Improving the resilience of agricultural systems
She herself is primarily responsible for the conceptual framework of the project. In her research she examines the resilience of agricultural systems – how resistant they are to problems such as climate change, disease or price changes. Sievers-Glotzbach is working on the assumption that commons-based plant breeding has an advantage over private enterprises: “Breeders and seed producers work
together more closely and also include farmers in the process. The plant varieties are primarily cultivated in their natural environment.” As a result, the actors are more flexible and independent and the plants are better adapted and therefore more resistant. Since farmers can cut down on the use of plant protection products or fertilizer, this approach is particularly attractive for organic farming.

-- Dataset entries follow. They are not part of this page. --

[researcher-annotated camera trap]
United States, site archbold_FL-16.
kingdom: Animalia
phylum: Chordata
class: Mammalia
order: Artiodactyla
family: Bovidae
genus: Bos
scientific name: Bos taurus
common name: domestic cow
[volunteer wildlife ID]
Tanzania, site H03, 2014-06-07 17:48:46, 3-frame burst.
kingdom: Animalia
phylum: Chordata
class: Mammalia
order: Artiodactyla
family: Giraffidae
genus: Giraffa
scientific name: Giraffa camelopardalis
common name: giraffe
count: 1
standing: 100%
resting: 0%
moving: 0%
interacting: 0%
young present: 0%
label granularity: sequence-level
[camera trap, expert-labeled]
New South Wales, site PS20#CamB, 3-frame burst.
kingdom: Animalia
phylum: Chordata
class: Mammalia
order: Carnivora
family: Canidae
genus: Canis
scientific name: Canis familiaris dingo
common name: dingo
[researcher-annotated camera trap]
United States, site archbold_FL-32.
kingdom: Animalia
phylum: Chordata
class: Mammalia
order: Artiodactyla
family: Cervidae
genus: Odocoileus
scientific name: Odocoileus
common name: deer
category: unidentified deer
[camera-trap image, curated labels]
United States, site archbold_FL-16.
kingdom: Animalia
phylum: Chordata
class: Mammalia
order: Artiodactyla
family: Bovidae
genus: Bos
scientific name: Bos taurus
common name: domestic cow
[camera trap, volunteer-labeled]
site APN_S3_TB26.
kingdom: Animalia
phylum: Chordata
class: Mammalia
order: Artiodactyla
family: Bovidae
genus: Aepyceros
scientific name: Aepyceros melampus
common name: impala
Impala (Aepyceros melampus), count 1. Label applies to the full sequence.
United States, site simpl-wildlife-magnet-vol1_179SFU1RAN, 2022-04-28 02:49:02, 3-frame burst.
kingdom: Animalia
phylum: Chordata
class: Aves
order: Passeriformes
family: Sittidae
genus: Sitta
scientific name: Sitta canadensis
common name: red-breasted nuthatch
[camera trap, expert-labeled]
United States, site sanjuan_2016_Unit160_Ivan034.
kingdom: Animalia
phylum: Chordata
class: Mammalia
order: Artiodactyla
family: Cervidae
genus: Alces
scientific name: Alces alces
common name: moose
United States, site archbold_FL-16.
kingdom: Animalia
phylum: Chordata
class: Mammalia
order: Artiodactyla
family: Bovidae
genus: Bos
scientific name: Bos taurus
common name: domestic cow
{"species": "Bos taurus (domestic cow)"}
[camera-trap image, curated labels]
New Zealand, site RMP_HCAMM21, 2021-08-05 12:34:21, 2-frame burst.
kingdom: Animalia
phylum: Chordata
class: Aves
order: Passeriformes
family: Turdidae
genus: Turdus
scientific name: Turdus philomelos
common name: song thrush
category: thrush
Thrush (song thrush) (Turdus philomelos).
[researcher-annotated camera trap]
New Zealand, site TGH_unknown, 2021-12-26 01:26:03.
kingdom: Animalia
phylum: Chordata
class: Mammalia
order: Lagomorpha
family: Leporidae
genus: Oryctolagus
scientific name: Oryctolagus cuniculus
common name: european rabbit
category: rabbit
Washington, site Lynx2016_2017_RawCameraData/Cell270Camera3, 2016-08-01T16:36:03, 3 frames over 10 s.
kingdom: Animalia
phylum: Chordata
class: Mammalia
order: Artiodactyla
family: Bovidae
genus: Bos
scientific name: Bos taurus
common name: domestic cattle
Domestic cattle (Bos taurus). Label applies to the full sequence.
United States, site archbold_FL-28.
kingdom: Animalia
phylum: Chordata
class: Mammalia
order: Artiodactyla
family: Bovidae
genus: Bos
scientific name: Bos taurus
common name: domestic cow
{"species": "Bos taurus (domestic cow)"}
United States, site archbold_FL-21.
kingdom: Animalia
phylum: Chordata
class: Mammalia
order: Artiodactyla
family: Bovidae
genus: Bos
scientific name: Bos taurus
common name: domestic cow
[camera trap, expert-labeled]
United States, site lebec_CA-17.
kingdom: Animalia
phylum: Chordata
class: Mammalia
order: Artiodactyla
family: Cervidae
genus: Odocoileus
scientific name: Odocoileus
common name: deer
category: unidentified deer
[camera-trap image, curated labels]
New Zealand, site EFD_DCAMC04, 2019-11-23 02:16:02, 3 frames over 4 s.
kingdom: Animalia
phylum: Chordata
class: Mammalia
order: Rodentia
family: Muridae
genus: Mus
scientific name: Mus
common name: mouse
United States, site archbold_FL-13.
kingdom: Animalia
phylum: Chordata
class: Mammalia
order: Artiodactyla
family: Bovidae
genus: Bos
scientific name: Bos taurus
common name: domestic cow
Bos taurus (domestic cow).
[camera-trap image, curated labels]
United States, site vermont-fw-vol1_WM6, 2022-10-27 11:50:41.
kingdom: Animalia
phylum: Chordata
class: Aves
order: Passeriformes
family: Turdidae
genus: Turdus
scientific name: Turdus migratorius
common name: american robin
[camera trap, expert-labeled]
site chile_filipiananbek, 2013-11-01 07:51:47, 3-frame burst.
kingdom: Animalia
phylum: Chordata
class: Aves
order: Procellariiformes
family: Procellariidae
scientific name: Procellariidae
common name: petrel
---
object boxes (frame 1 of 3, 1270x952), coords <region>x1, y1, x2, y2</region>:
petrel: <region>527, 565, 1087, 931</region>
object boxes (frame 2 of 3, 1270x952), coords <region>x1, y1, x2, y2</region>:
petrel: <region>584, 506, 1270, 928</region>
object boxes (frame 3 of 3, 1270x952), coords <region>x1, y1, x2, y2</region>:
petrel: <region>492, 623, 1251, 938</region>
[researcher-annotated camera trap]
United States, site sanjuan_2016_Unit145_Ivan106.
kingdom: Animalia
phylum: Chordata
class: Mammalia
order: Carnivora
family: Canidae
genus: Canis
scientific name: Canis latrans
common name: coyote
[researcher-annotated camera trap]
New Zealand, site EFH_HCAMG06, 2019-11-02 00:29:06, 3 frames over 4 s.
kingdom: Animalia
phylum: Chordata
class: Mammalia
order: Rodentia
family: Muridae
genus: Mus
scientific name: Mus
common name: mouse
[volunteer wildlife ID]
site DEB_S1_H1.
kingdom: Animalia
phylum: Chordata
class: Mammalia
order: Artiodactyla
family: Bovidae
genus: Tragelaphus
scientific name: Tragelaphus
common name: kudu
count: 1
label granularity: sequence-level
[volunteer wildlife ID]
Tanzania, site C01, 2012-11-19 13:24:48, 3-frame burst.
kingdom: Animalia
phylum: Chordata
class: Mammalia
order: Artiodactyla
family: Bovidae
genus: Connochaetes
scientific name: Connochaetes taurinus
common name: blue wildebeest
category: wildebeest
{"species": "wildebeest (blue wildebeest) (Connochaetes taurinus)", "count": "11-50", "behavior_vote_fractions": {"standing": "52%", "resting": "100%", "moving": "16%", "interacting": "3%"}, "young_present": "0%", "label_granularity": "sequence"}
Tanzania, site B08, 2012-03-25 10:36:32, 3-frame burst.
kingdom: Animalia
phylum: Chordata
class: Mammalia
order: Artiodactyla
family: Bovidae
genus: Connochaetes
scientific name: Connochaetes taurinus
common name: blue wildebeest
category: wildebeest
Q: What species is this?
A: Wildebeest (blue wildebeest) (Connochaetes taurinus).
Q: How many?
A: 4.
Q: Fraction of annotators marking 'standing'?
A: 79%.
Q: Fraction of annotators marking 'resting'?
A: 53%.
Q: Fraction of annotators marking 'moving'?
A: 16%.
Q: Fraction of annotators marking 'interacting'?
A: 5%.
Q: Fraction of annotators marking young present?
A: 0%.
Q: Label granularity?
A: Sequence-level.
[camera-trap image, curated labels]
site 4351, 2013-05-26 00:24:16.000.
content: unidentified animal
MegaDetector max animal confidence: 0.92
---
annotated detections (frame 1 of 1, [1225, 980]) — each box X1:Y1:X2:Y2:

The second question that Sievers- Glotzbach is looking into is whether these initiatives can promote a wider shift towards sustainability that encompasses society as a whole. “On the one hand I want to find out whether they have a transformative character,” she says. This is the case when actors question societal paradigms by deciding not to follow the imperative of economic growth, for example, or develop new varieties in the field in-stead of in the laboratory, she explains. “We are also investigating the concrete transformative impact. For this we look at how the initiatives influence political processes,” the expert says, pointing out that there are a number of NGOs that are campaigning for EU seed regulations to be changed in order to facilitate registration procedures for organic varieties. In the EGON project, funded by the Volkswagen Foundation’s “Niedersächsisches Vorab” research initiative, Sievers-Glotzbach is working on similar issues. Together with colleagues from various working groups she is researching the develop-ment of organically grown fruit varieties in commons-based initiatives.
When she has the time the researcher actively supports projects like book-swapping cupboards or food sharing. In Oldenburg, she says, it’s easy to shop sustainably: “We have boxes of vegetables delivered by the organic shop for instance,” she explains. But there’s no point being too strict about this, she adds. “I’m not always entirely consistent either,” she admits.